**ACTIVITY**. The output should consist solely of the line containing "order: Artiodactyla" and the lines that follow it through the end of the data below.

Start of DATA LISTING

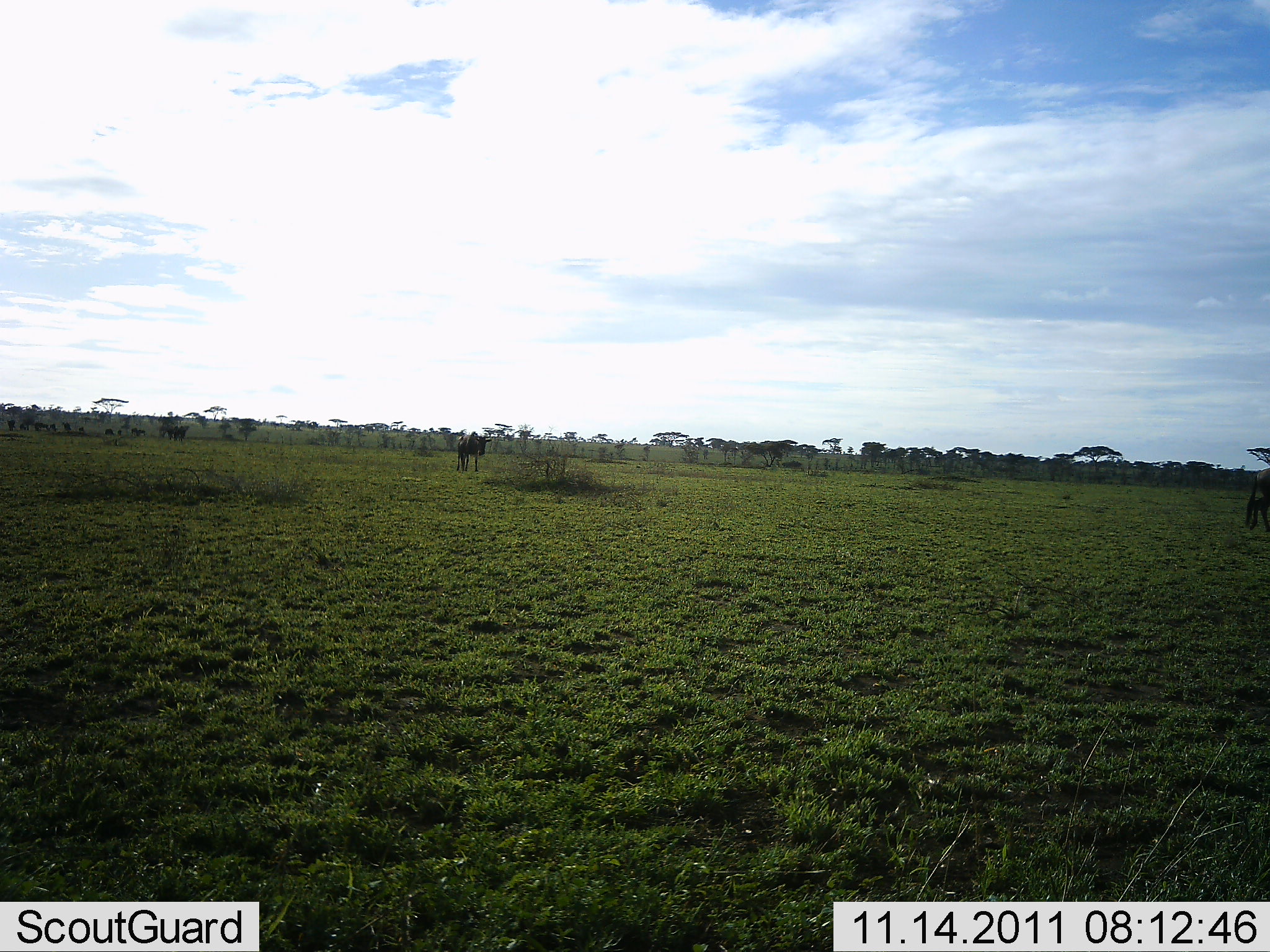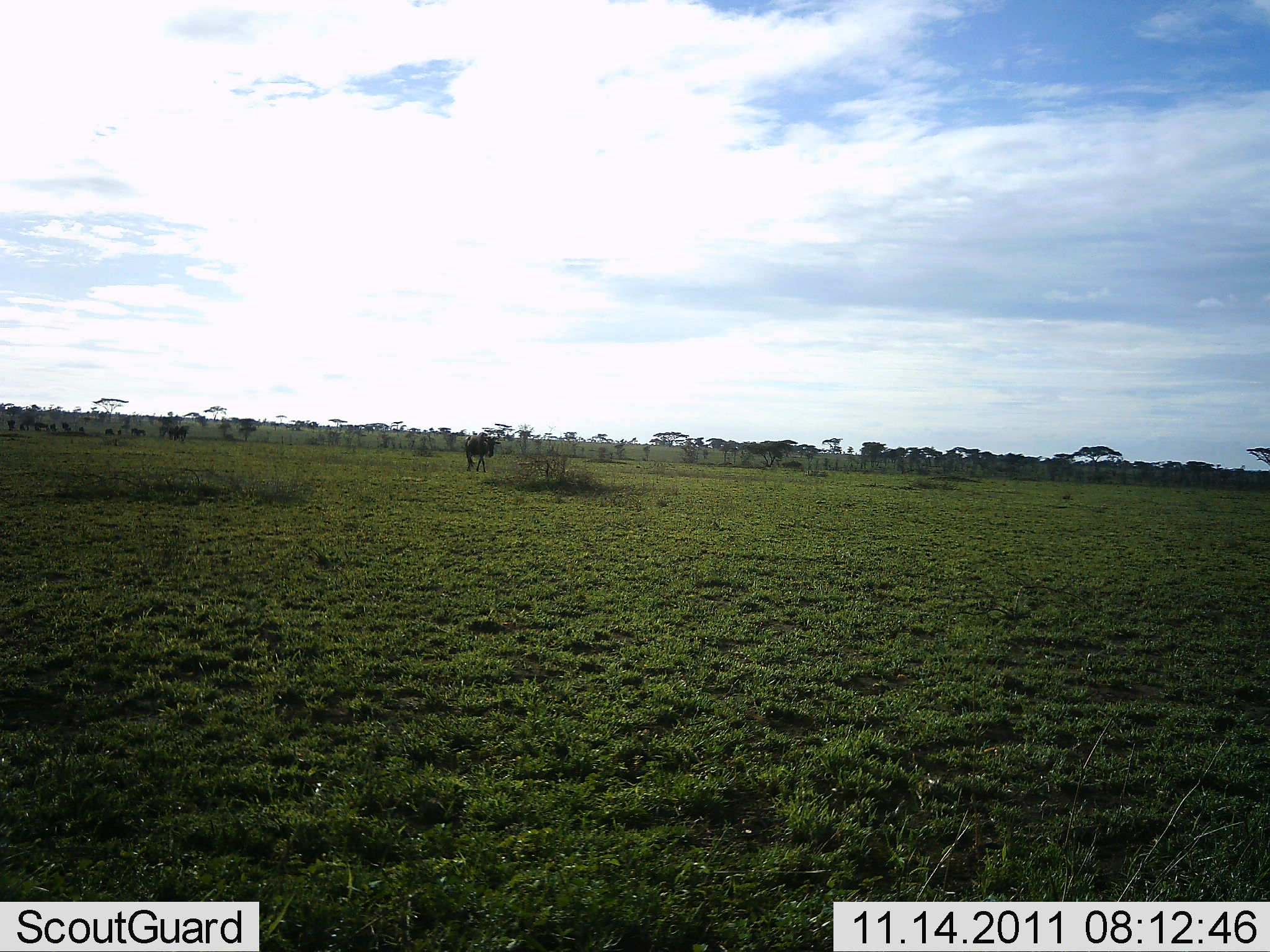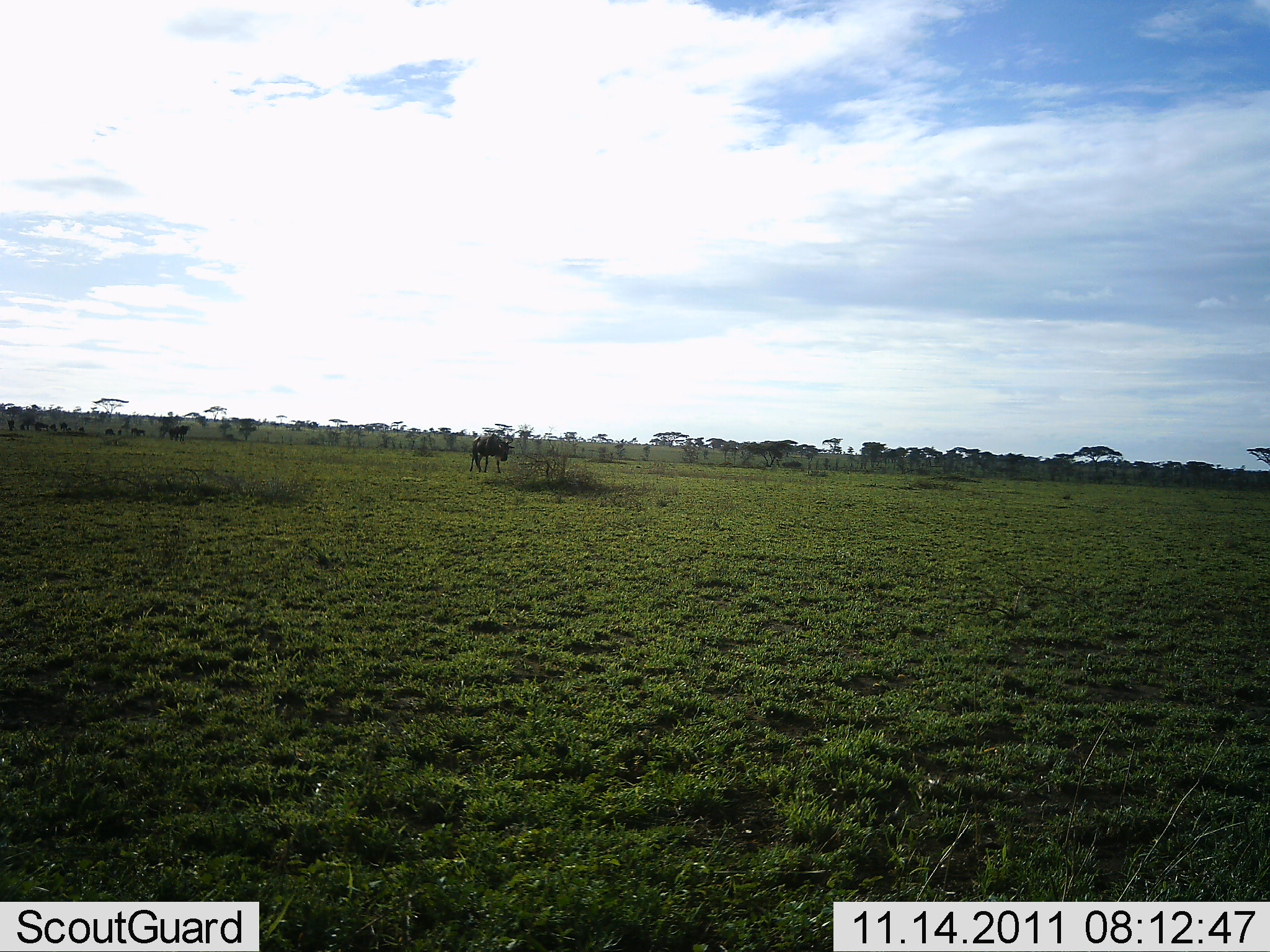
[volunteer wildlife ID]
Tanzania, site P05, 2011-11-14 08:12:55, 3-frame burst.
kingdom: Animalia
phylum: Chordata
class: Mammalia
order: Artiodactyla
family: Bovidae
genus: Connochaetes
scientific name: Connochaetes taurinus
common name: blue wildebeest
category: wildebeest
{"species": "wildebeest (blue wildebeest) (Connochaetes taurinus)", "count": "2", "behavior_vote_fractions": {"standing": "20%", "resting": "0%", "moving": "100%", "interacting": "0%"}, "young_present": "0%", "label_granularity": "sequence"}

End of DATA LISTING

**WRITTEN ANSWER**.
order: Artiodactyla
family: Bovidae
genus: Connochaetes
scientific name: Connochaetes taurinus
common name: blue wildebeest
category: wildebeest
{"species": "wildebeest (blue wildebeest) (Connochaetes taurinus)", "count": "2", "behavior_vote_fractions": {"standing": "20%", "resting": "0%", "moving": "100%", "interacting": "0%"}, "young_present": "0%", "label_granularity": "sequence"}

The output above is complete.